Page extract:

13D | September 24, 2020

WHAT I LEARNED THIS WEEK®

Excerpt (with permission) from August 13, 2020

We have made the case since 2002 that batteries play a crucial role in electric-grid stabilization. In WILTW July 17, 2008, we underscored that energy storage will increase grid reliability, driving mass deployment of utility-scale renewable energy generation.

(read the full article here, and visit 13D.com for more information)

Notable Excerpt:

Several companies are accelerating efforts to bring zinc-based batteries to market. Eos Energy Storage is at the forefront of challenging lithium-ion systems and has been developing its stationary zinc battery for 12 years. The stationary battery market is expected to reach 155 GW over the next decade from just 23 GW currently, creating a $30 billion market, notes James Frith, an energy-storage analyst at Bloomberg New Energy Finance. Eos Energy, which has raised over $160 million, is on track to go public in 4Q20 through a Special Purpose Acquisition Company (SPAC) named B. Riley Principal Merger Corp. II (BMRG).

Required work:
Write the next part of the energy-storage excerpt, starting after its final sentence. The lines after this excerpt are not needed.

Data segment:
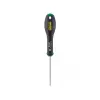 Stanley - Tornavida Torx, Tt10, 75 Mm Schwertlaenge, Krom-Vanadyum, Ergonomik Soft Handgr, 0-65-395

Reply to the exercise:
Eos Energy Storage is already putting projects in the ground and building out its deal pipeline with marquee customers. A key competitive advantage of its flagship “EOS Aurora” battery system is the ability to operate in a wide range of temperatures (-4 to 131 degrees Fahrenheit) without additional heating or cooling. Aurora batteries are estimated to last 5,000 charge cycles over a 15-year calendar life. The Eos battery is 100% recyclable and has a proprietary non-flammable electrolytic conductor that is non-hazardous and non-corrosive. The Eos Aurora is able to discharge in a range of 3-10 hours, far wider than any Lithium-ion system.

Eos batteries are modular, which allows for increased capacity by stacking multiple units, each integrated into a standard 20-foot ISO shipping container. The system does not require expensive pumps or catalysts like flow batteries, while also avoiding costly HVAC required for lithium-based systems.

Eos’s manufacturing facility is located in Pittsburgh, PA. Eos sources over 70% of its battery components in the U.S., with most components sourced within a few hours’ drive of the Pittsburgh factory, which reduces supply chain risks. The batteries produced at its Pittsburgh factory are cost-competitive with incumbent stationary storage technology. EOS continues to invest in R&D. A key objective is cost reduction by ramping up industrial-scale manufacturing. This will ensure scalability in utility, commercial, and industrial applications. The company targets 10% to 20% energy density improvements annually over the next several years.